Hi all,
Re:
https://issues.jboss.org/browse/ISPN-1102
First of all thanks to Dan for his suggestion on reservoir sampling+percentiles, very good
suggestion:). So, I'm looking into this and Trustin's
http://docs.jboss.org/netty/3.2/api/org/jboss/netty/channel/AdaptiveRecei...
but in this email I wanted to discuss the reservoir sampling mechanism
(
http://en.wikipedia.org/wiki/Reservoir_sampling).
So, the way I look at it, to implement this you'd keep track of N buffer sizes used so
far, and out of those chose K samples based on reservoir sampling, and then of those K
samples left, take the 90th percentile.
Calculating the percentile is easy with those K samples stored in an ordered collection.
Now, my problem with this is that reservoir sampling is an O(n) operation and you would
not want to be doing that per each request for a buffer that comes in.

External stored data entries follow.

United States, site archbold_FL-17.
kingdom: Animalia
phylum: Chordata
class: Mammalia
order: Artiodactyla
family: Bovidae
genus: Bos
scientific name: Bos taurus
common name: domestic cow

One option I can think of that instead of ever letting a user thread calculate this, the
user thread could just feed the buffer size collection (a concurrent collection) and we
could have a thread in the background that periodically or based on some threshold
calculates the reservoir sample + percentile and this is what's used as next buffer
size. My biggest problem here is the concurrent collection in the middle. You could have a
priority queue ordered by buffer sizes but it's unbounded. The concurrent collection
does not require to be ordered though, the reservoir sampling could do that, but you want
it the collection bounded. But if bounded and the limit is hit, you would not want it to
block but instead override values remove the last element and insert again. You only care
about the last N relevant buffer sizes...

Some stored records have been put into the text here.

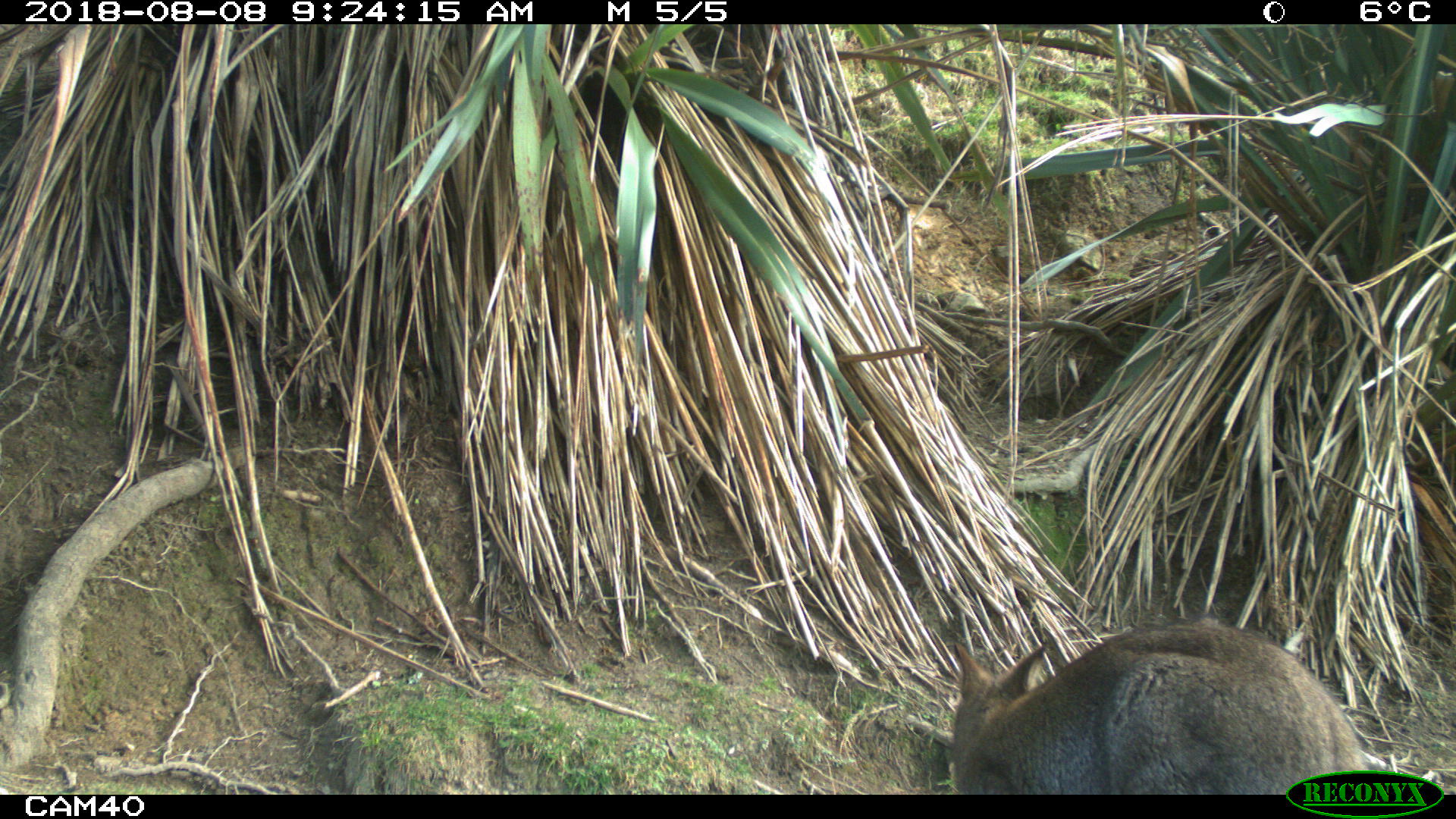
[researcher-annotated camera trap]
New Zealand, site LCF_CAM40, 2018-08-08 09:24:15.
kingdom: Animalia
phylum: Chordata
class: Mammalia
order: Diprotodontia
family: Macropodidae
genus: Notamacropus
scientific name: Notamacropus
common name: wallaby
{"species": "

Another option that would avoid the use of a concurrent collection would be if this was
calculated per thread and stored in a thread local. The calculation could be done every X
requests still in the client thread, or could be sent to a separate thread wrapping it
around a callable and keeping the future as thread local, you could query it next time the
thread wants to marshall something.
I feel a bit more inclined towards the latter option although it limits the calculation to
be per-thread for several reasons:
- We already have org.jboss.marshalling.Marshaller and org.jboss.marshalling.Unmarshaller
instances as thread local which have proven to perform well.
- So we could tap into this set up to maintain not only the marshaller, but the size of
the buffer too.
- It could offer the possibility of being extended further to avoid creating buffers all
the time and instead reuse them as long as the size is constant. After a size
recalculation we'd ditch it and create a new one.
Thoughts?
--
Galder Zamarreño
Sr. Software Engineer
Infinispan, JBoss Cache